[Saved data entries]
* * * * * * * * *
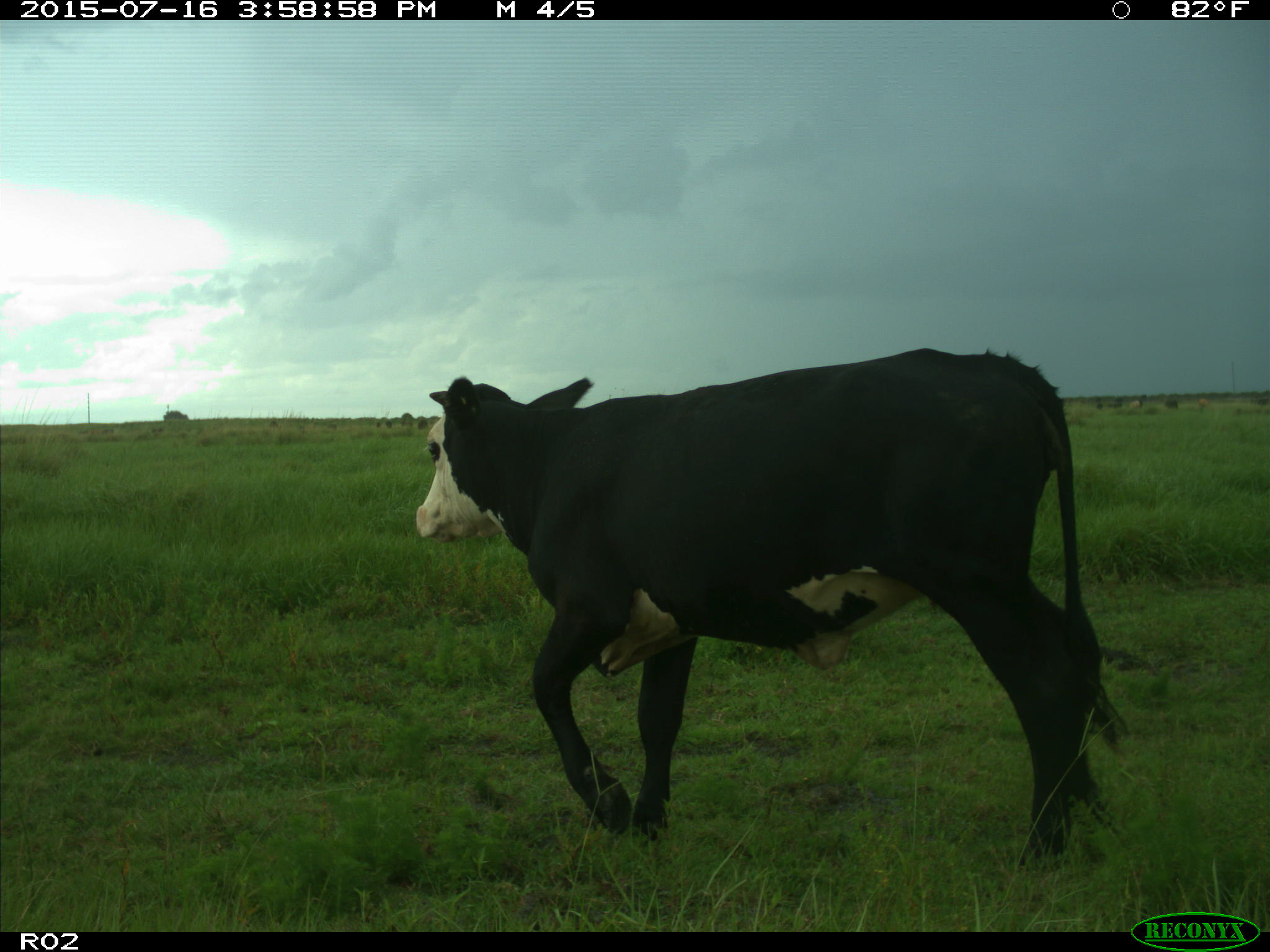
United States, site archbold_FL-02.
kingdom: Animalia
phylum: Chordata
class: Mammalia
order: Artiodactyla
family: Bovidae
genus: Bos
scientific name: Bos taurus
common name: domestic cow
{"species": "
* * * * * * * * *
● **To do**: What is needed is an exact output of the records above, with every picture left out.

● **Result for this task**:
United States, site archbold_FL-02.
kingdom: Animalia
phylum: Chordata
class: Mammalia
order: Artiodactyla
family: Bovidae
genus: Bos
scientific name: Bos taurus
common name: domestic cow
{"species": "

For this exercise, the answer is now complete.